FR> * being able to fully reify the execution state of a program
There is a standard CORBA protocol/serivice to reify the state of an
object.  This is present.

FR> * having a generic framework for dealing with several "abstraction levels"
FR>  about program execution (source/declared semantics vs
FR>  register-wise execution, virtual vs actual memory/disk, etc)

This is what tunes is about, and yes this is the hard part.

FR> * including in our framework a generic facility for cacheing&invalidation
FR>  of "optimized" versions of the high-level code.

This is as trivial as marshalling.  Someone needs to write the
protocol true.

FR> These come all at once.
Patently false.  I've seen everything but the framework for
"abstraction levels" impelmented.  We need them all at once for tunes
however.


>> Once the priniciples are firmly understood integration can happen at
>> lower, and lower levels of the system.
FR> Yup.

>> But what appears to be primarily needed is a standardized
>> communication mechanism (which ultimately may be shifted on the fly),
>> to allow tunes.
FR> No, what's primarily needed is a standardized reification mecanism.
FR> The marshalling is the easy part of the problem.

It's not the marshalling that hard.  It's getting tunes to not be
caught up in the low levels guts of the system, trying to get to the
abstraction layer.


>> How does that sound as a starting point?
FR> I think your approach is correct, just that you didn't stress the
FR> real difficulty.

I agree.

FR> Long ago, Andrew Bromage suggested we try Mercury as a basis for TUNES.
FR> Mercury now has capabilities for functional-style programming,
FR> dynamic typing, CORBA mapping, and more, so maybe we might think about it
FR> again. Of course, it still has basically the same problem as RScheme:
FR> it compiles through GCC.

My point is tunes should be primarily a specification for reflection.
Using CORBA we can implement in whatever language we want, and stop
tripping over implementation details.  Once we start real work on the
tunes specification, we can start wondering what a total tune systme
will be, and looking at all of the fun things we can do with programs
that support total reflection with trusted partners.

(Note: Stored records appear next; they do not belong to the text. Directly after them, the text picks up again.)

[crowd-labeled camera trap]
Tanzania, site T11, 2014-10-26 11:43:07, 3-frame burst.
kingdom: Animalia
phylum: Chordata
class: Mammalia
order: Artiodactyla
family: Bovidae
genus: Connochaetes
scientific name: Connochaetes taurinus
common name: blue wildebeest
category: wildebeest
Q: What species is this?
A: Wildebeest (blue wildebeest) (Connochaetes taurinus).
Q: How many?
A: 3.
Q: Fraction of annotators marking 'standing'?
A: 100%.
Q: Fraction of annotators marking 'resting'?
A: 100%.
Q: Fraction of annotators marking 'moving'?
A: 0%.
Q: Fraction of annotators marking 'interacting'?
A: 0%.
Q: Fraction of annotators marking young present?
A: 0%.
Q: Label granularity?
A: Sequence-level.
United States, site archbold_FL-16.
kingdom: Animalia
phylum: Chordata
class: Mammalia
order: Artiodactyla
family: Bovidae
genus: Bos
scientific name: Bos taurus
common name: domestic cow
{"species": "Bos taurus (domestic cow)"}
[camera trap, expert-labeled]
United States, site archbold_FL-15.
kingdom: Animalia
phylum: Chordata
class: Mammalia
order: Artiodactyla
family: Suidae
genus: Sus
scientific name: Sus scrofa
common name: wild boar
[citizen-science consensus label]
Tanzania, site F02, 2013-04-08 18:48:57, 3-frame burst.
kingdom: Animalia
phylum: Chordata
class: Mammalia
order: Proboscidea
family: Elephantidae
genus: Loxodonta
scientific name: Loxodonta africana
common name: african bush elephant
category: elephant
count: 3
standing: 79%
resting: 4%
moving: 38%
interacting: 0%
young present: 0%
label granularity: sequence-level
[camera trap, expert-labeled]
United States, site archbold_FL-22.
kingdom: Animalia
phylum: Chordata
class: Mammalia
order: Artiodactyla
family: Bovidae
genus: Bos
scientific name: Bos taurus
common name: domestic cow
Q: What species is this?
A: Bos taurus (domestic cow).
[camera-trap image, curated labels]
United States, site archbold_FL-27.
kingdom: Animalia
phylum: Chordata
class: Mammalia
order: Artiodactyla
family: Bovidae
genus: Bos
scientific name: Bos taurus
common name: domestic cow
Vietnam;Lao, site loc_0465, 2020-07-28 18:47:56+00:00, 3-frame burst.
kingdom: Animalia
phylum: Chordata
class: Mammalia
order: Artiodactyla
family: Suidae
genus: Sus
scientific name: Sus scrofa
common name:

Here's how my imagination sees tunes using CORBA.
1) For general types of things (like persistence, name services) using CORBA services.
2) For the specific reflection part, the core of tunes,
   writing an idl interface definition.
3) At least one, but probably several eager people in their favorite language
   implementing the tunes specification.

The tunes specification would primarily need to address
A) How to represent code, generically and for a specific machine.
B) How you would select where that code would go.


As far as difficulties with tunes I see 2.
1) Practical: Finding a place to start that is at a high enough level
  meaningful design can be done.
2) Design:    Writing the simple interfaces for reflection.

The actual implementation should be close to trivial once it's clear
what tunes wants.  And once some proof of concept implementations
exists Tunes will snowball into a real thing.